> Your goal:
Only the lines from the one containing "From the choices" through the last line below should be written out, exactly and with both ends kept.

════

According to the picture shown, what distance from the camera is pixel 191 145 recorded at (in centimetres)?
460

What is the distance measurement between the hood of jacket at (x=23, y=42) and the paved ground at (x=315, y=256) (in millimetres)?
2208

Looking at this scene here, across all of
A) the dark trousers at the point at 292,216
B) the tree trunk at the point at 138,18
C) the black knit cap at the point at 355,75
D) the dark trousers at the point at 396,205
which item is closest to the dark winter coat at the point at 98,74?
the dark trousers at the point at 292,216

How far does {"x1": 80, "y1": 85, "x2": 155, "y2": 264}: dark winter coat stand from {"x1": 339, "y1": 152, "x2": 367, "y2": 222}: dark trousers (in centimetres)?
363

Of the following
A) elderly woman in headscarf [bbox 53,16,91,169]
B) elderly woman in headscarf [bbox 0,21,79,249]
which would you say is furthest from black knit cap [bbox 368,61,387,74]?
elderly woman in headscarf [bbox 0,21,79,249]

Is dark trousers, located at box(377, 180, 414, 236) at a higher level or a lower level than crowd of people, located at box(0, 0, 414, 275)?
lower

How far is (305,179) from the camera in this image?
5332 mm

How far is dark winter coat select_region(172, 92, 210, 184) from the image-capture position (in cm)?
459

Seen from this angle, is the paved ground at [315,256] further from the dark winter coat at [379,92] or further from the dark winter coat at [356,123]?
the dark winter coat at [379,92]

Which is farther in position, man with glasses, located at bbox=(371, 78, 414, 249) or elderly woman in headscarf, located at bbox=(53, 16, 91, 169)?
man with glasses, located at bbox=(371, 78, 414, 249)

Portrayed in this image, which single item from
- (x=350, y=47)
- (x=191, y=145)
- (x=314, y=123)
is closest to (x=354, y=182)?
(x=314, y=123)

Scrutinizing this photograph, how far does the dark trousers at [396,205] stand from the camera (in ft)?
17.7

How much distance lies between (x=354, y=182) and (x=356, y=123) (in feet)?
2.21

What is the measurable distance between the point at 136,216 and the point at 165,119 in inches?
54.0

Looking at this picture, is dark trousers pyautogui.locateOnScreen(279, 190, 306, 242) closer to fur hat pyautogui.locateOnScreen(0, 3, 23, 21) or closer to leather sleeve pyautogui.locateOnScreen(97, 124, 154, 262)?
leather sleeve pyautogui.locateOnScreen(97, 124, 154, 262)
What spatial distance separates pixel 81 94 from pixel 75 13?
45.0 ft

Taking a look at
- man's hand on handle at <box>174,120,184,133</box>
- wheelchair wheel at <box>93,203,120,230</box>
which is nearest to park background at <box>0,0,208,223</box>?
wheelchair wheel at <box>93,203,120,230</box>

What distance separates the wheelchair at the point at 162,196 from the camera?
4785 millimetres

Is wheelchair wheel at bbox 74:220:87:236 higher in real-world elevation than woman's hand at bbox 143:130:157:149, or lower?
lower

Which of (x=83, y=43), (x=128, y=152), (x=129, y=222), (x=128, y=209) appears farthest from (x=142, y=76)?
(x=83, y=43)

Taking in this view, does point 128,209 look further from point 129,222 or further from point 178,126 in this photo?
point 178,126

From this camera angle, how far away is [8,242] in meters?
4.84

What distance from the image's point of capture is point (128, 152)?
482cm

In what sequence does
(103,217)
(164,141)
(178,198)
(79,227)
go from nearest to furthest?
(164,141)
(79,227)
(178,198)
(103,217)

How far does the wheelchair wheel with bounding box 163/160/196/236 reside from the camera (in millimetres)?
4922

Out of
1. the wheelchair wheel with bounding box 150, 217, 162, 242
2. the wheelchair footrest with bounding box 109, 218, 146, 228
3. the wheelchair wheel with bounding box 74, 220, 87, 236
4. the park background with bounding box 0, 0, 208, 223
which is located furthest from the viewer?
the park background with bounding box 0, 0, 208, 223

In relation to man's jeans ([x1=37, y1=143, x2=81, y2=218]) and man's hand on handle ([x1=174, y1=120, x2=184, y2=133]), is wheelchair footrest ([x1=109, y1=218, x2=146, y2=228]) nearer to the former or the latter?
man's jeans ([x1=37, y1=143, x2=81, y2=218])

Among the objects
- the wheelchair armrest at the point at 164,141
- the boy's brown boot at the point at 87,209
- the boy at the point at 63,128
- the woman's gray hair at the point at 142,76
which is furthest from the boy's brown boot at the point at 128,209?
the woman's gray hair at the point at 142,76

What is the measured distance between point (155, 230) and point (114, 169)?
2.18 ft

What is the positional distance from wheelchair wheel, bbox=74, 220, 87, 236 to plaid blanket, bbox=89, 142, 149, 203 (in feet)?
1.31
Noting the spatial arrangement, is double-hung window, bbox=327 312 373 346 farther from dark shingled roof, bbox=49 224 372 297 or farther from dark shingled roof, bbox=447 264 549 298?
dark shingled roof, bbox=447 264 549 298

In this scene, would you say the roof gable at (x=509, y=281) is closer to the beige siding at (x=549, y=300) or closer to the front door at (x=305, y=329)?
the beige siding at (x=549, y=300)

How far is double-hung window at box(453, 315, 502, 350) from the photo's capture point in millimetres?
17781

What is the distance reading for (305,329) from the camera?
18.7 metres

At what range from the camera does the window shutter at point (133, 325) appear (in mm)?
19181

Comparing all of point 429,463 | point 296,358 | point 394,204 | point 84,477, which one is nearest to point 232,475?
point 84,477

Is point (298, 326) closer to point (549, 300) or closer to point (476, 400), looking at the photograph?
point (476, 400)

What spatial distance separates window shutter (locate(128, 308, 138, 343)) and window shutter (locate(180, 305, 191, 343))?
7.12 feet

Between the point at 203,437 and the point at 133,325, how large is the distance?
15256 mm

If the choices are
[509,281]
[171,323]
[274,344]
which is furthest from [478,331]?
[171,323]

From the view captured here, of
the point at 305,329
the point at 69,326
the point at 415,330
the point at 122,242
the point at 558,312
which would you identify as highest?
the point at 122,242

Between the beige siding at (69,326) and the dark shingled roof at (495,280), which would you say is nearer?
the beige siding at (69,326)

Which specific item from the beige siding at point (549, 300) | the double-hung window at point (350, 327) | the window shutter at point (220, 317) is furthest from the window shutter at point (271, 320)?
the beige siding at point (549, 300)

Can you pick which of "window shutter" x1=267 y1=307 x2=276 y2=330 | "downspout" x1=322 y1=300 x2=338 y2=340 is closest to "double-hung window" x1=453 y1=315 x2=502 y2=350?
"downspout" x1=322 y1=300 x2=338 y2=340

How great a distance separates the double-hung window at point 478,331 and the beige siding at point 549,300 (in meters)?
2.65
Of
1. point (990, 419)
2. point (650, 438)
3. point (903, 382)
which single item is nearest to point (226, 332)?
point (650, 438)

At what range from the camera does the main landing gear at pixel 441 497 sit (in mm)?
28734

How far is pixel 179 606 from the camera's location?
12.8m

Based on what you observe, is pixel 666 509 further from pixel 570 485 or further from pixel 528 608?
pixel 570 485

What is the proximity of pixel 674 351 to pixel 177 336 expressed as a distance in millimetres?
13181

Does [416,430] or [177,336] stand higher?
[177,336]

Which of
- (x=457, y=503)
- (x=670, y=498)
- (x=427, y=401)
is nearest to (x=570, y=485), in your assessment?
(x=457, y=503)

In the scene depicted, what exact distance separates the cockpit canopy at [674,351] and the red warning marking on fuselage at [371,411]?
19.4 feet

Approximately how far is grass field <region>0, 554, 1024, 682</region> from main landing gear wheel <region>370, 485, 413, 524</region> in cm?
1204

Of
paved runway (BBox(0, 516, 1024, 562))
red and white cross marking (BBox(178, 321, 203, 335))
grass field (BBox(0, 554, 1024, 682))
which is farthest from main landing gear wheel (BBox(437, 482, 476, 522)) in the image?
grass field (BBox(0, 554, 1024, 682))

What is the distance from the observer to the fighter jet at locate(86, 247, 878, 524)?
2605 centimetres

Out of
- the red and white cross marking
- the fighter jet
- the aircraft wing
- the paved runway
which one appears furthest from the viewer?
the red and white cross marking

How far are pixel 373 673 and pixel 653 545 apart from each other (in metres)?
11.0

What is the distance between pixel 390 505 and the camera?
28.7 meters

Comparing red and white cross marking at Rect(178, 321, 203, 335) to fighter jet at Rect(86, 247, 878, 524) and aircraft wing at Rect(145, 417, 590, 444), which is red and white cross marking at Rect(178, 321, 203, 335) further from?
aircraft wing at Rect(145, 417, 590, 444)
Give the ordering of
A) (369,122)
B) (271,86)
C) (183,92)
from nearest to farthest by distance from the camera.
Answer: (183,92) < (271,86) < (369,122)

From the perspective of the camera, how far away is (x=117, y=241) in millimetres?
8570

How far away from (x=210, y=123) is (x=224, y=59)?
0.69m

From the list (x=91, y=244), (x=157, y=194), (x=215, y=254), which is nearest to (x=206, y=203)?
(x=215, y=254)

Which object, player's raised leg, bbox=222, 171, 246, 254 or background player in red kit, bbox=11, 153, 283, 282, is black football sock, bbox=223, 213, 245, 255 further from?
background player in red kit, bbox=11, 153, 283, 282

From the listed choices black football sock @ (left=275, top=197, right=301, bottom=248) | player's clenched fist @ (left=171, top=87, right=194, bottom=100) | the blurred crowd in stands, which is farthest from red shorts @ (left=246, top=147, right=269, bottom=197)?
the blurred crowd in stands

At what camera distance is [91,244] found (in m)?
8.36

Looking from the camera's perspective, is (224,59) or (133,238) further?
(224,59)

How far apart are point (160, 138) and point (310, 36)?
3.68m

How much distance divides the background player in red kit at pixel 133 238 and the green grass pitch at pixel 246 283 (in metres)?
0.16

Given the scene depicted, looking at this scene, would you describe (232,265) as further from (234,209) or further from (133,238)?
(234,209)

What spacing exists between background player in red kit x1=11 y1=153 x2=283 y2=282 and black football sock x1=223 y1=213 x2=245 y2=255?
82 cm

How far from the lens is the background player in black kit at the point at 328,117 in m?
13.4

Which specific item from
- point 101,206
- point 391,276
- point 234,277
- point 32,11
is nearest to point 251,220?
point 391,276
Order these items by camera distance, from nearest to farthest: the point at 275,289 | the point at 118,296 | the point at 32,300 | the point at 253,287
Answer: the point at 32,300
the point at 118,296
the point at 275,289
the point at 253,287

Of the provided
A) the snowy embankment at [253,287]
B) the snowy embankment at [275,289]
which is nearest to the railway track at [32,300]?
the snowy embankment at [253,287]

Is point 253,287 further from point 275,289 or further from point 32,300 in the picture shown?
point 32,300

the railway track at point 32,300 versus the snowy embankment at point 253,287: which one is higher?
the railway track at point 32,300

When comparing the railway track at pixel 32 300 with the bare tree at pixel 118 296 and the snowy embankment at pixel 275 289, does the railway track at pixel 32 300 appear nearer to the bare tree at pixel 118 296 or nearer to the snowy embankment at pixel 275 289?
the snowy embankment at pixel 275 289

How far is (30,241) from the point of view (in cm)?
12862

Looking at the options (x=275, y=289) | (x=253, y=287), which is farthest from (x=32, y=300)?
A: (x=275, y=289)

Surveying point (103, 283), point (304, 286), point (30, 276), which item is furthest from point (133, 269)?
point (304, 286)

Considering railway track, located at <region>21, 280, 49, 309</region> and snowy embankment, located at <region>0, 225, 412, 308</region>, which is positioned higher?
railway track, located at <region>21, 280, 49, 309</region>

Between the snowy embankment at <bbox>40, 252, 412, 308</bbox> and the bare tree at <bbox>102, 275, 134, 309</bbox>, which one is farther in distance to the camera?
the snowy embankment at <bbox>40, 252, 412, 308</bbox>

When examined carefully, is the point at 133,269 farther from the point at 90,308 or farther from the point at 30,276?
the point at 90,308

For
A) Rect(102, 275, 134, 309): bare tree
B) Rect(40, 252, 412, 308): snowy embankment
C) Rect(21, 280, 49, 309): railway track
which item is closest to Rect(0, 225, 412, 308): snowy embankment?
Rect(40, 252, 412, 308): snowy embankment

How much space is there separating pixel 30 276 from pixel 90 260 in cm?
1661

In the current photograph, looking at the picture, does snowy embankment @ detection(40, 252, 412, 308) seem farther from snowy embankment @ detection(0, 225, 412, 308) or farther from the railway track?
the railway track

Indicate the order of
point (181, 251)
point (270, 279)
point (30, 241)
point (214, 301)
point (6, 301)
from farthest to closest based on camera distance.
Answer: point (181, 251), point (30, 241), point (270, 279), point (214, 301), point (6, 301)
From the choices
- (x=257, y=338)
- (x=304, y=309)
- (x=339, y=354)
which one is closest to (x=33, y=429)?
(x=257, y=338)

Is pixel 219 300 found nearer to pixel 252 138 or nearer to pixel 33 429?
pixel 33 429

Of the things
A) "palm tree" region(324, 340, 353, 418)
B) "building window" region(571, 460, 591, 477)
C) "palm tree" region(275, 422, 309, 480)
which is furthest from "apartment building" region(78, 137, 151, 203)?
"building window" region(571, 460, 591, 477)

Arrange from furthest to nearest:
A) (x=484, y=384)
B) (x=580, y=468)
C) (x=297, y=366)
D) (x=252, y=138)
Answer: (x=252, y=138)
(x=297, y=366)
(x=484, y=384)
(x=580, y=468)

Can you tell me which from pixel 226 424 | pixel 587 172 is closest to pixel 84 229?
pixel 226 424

════

> Result of this exercise:
From the choices
- (x=257, y=338)
- (x=304, y=309)
- (x=339, y=354)
which one is closest to (x=33, y=429)?
(x=257, y=338)

Is pixel 219 300 found nearer to pixel 252 138 or nearer to pixel 33 429?
pixel 33 429

Of the things
A) "palm tree" region(324, 340, 353, 418)
B) "building window" region(571, 460, 591, 477)
C) "palm tree" region(275, 422, 309, 480)
which is furthest from "apartment building" region(78, 137, 151, 203)?
"building window" region(571, 460, 591, 477)

Arrange from furthest to nearest:
A) (x=484, y=384)
B) (x=580, y=468)
C) (x=297, y=366)
D) (x=252, y=138)
Answer: (x=252, y=138)
(x=297, y=366)
(x=484, y=384)
(x=580, y=468)

Can you tell me which from pixel 226 424 | pixel 587 172 is closest to pixel 84 229?
pixel 226 424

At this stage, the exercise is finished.